▶ [Records for the exercise]:
+===+

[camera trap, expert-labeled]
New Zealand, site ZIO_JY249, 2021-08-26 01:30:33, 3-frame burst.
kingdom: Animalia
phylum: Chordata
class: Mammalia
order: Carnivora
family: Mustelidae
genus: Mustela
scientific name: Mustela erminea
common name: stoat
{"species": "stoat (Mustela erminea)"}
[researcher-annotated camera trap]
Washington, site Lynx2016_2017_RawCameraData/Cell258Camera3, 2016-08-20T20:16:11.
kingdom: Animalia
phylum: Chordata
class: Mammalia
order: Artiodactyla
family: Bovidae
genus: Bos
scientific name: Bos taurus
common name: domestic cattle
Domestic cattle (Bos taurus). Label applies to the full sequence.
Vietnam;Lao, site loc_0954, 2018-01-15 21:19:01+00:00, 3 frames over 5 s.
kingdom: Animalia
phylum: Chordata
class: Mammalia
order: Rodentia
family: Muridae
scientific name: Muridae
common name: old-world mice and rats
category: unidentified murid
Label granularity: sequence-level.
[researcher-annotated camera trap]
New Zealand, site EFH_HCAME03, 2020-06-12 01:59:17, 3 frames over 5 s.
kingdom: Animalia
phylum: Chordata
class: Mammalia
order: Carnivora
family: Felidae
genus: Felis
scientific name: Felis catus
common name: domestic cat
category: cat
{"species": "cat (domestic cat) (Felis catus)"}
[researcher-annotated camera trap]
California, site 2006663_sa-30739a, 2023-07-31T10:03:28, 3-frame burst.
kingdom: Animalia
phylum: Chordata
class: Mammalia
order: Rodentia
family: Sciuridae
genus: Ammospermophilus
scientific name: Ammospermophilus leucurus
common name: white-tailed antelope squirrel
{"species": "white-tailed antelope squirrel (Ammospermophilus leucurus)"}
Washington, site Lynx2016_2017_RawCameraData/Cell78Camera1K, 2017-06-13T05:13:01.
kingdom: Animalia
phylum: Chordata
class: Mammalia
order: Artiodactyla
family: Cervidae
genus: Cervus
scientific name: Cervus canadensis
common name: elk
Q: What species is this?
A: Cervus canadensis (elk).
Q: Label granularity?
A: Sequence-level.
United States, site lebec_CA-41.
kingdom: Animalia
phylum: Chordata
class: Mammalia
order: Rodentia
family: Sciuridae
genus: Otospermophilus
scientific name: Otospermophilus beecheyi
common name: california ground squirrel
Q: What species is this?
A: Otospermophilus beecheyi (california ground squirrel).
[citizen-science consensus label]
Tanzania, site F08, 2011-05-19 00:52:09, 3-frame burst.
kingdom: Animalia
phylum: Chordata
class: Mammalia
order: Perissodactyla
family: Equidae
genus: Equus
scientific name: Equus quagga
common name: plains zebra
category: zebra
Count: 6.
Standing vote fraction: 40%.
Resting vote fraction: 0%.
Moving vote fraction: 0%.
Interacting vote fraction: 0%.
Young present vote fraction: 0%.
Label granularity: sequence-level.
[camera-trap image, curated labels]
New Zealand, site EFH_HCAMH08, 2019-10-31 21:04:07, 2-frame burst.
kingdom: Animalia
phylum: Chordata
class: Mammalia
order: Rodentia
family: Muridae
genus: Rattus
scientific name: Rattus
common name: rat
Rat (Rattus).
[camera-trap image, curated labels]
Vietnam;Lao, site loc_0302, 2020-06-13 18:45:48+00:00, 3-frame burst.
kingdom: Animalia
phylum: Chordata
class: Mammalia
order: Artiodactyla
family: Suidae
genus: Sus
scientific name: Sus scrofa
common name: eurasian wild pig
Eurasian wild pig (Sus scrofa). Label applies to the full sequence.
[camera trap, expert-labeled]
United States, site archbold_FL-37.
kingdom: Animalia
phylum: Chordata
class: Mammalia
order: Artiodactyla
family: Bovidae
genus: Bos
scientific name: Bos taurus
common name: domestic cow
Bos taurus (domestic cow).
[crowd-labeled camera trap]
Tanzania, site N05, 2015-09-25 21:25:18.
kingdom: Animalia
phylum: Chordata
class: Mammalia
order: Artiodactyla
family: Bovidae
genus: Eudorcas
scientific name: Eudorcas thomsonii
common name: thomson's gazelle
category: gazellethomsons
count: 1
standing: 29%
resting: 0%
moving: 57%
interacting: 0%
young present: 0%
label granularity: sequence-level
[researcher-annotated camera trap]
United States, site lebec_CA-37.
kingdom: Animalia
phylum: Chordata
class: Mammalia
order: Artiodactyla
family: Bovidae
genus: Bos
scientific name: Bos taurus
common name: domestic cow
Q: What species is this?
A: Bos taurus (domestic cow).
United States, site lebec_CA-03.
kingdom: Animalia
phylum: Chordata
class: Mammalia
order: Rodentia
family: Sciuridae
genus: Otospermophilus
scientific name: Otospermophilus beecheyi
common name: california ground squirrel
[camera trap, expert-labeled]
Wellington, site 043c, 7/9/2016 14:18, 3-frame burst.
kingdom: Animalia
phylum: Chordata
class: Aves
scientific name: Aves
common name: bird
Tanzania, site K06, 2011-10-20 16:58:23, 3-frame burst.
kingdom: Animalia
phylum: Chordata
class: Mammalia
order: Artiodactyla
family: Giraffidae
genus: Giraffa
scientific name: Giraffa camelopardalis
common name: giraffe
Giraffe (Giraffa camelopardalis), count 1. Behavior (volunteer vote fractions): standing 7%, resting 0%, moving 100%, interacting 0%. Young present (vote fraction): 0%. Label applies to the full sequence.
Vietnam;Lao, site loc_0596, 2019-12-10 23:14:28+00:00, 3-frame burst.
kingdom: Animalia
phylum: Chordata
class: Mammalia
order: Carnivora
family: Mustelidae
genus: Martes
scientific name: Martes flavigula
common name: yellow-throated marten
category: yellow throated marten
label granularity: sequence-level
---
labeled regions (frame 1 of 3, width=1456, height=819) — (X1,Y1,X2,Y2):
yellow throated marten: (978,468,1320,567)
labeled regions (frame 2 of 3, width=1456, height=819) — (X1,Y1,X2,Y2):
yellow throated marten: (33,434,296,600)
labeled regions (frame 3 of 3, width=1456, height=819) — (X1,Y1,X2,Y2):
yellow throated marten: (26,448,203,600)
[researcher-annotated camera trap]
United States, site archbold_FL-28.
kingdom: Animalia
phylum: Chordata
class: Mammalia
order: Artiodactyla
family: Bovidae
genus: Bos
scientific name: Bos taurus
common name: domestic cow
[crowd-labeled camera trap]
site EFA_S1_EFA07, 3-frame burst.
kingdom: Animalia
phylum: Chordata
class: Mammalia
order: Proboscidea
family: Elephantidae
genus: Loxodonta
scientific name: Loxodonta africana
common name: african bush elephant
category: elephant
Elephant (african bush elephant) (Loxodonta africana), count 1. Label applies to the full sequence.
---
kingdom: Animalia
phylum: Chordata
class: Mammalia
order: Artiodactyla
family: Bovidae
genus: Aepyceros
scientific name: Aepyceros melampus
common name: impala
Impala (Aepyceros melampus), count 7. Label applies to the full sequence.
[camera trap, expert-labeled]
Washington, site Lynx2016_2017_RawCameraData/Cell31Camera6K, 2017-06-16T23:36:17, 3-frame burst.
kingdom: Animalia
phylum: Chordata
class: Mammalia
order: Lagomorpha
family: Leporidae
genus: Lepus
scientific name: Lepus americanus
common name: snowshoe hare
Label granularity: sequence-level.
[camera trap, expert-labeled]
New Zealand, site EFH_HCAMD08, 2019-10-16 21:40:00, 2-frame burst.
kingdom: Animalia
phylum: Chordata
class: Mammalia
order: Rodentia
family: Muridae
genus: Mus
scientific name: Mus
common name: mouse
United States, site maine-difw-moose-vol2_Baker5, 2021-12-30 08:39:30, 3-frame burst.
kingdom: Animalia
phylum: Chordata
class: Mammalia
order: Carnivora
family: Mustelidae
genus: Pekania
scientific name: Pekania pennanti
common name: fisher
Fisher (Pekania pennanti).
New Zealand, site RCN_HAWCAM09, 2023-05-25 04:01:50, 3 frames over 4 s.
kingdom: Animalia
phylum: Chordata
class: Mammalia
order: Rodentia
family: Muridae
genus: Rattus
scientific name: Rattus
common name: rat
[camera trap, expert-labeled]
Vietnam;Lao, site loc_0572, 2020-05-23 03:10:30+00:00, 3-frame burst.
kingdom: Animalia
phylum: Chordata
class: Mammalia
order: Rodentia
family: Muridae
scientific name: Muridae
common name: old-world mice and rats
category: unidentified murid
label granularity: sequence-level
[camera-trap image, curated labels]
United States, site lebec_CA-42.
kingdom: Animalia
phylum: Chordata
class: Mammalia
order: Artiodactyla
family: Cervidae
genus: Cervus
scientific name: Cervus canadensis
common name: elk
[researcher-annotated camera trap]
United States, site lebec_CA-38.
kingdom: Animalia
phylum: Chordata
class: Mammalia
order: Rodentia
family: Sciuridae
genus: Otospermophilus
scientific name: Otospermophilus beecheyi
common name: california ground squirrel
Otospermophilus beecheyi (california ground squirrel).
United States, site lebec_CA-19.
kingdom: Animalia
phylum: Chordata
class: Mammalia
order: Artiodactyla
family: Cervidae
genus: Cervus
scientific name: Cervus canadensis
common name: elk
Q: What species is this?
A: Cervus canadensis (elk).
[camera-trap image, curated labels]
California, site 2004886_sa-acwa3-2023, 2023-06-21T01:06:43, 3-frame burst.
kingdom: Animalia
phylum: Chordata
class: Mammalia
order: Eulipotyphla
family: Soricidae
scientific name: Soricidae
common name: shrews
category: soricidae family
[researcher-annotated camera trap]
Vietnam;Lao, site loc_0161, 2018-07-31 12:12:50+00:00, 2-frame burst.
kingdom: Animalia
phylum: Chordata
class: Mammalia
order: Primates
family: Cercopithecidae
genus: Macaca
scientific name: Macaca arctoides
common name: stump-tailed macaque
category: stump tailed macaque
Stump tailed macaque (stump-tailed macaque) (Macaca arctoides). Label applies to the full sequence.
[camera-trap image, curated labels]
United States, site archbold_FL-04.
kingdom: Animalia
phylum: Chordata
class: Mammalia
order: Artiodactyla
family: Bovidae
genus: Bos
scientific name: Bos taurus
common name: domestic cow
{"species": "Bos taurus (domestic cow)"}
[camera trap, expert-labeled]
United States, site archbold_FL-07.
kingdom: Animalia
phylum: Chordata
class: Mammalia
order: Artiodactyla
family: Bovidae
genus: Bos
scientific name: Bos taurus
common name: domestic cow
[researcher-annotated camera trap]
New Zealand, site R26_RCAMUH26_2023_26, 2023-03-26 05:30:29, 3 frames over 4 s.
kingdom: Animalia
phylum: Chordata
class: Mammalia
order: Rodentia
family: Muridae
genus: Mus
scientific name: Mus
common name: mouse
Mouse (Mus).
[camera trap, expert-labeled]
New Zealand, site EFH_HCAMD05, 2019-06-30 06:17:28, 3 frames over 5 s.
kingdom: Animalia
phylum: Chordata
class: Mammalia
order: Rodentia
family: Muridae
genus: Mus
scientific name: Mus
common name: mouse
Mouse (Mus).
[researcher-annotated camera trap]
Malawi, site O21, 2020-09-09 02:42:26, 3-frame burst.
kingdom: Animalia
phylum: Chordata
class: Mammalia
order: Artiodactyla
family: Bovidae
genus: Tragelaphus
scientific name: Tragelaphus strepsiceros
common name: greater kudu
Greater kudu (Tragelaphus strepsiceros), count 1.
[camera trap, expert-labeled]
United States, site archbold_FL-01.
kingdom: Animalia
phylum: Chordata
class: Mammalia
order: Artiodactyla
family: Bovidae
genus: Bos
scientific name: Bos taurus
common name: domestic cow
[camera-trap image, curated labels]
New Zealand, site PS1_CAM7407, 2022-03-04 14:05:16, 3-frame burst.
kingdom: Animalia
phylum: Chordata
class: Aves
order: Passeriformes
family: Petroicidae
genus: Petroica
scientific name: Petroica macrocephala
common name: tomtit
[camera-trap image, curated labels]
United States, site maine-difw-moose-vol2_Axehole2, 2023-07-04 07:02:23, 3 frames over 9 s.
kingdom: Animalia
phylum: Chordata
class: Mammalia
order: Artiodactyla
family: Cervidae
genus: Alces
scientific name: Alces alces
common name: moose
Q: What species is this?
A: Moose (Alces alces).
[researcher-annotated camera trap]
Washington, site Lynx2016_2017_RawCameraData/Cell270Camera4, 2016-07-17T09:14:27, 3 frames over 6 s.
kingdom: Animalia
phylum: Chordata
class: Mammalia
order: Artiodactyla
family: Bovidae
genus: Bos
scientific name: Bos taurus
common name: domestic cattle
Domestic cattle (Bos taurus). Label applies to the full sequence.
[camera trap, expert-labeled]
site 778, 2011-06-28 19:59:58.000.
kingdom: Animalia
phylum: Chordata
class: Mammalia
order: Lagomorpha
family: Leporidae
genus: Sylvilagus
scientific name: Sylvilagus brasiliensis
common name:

+===+

▶ [Exercise goal]: Report each line of the data in which "maine" occurs.

▶ [Answer box]:
United States, site maine-difw-moose-vol2_Baker5, 2021-12-30 08:39:30, 3-frame burst.
United States, site maine-difw-moose-vol2_Axehole2, 2023-07-04 07:02:23, 3 frames over 9 s.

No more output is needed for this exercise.